I had been delaying the cutting out of my hatch openings, since 1) I don't have the small inspection hatches yet anyway, and 2) this allowed me to sand and fair the decks more easily without the holes getting in the way. It took me about two minutes of frantic thinking before I realized that this was a bad idea since I had neglected to open up any other holes in the float to relieve the pressure. Which explained the bulges in the float. Then I sprinted (okay, walked quickly) for my drill gun. After drilling a nice big 1/2" hole in the middle of the large access hatch areas, both floats hissed and spewed forth hot air for well over a minute. The deformed high & low areas all quickly returned to their original shapes. I hope there's no lasting damage! (And, I have to wonder if this had anything to do with the bubble problem I was experiencing when I was laminating the float exteriors?) Sorry, I did not take a picture of the floats in this condition - it simply wasn't a priority at that moment.
On the bright side, if the floats can hold air under pressure, then I'm pretty sure that they are already water-proof. :) Maybe I'll patent the idea: "Trimaran Float Hull Overpressure Leak Test Methodology using Environmental Friendly Heat Sources". Heh.
After the excitement was over, I got started longboarding again. Here's a couple pictures after an hour or so of sanding:
(The comealong strap is there to hold the aft end of the float down while I was sanding the bow area - the aft end is very light and can easily be levered up into the air.)
It might be hard to tell from the above pictures, but they show significant improvement from yesterday! I am feeling better about the fairing work; it's not easy, but it's not impossible either. Just keep longboarding, fill low spots, repeat. :)
After going as far as I dared with the longboard, I filled the low spots again:
Then I worked on my starboard float deck, using the level to identify the high spots. Same as before, the high spots were over the beam bulkheads, and a slight one over the extra glass for the main access hatch. However I think I'm actually close to being done for this deck -- as another F22 builder mentioned some time back, it's all gonna be covered with anti-skid anyway. I got things to a reasonable level, and then filled the low spots that were still there:
We'll see how it looks tomorrow after I longboard it again. Also, you might notice that I'm not paying much attention to the rounded deck corners -- it's a lot of work to shape those so I figure I will do them last.

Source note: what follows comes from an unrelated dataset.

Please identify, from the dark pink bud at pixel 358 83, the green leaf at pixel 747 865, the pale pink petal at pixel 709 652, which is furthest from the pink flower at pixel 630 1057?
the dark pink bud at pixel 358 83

Over the weekend I had applied fairing compound to the port deck (the one up on the frames) and did some preliminary sanding, but have now decided to defer further work until that float is in the cradles again -- it's just easier to sand when pressing down, instead of side-ways.
Here's a nice picture (IMO) of my boat tent as seen from the other end:
Now that I'm into some serious sanding, I am very glad that my project is outside -- this much dust would just destroy the garage as well as end up being tracked all over into the house .
Finally, I won't be doing daily fairing updates since so much of the content will be repetitive. I should be doing nothing but float fairing for the next couple weeks at least.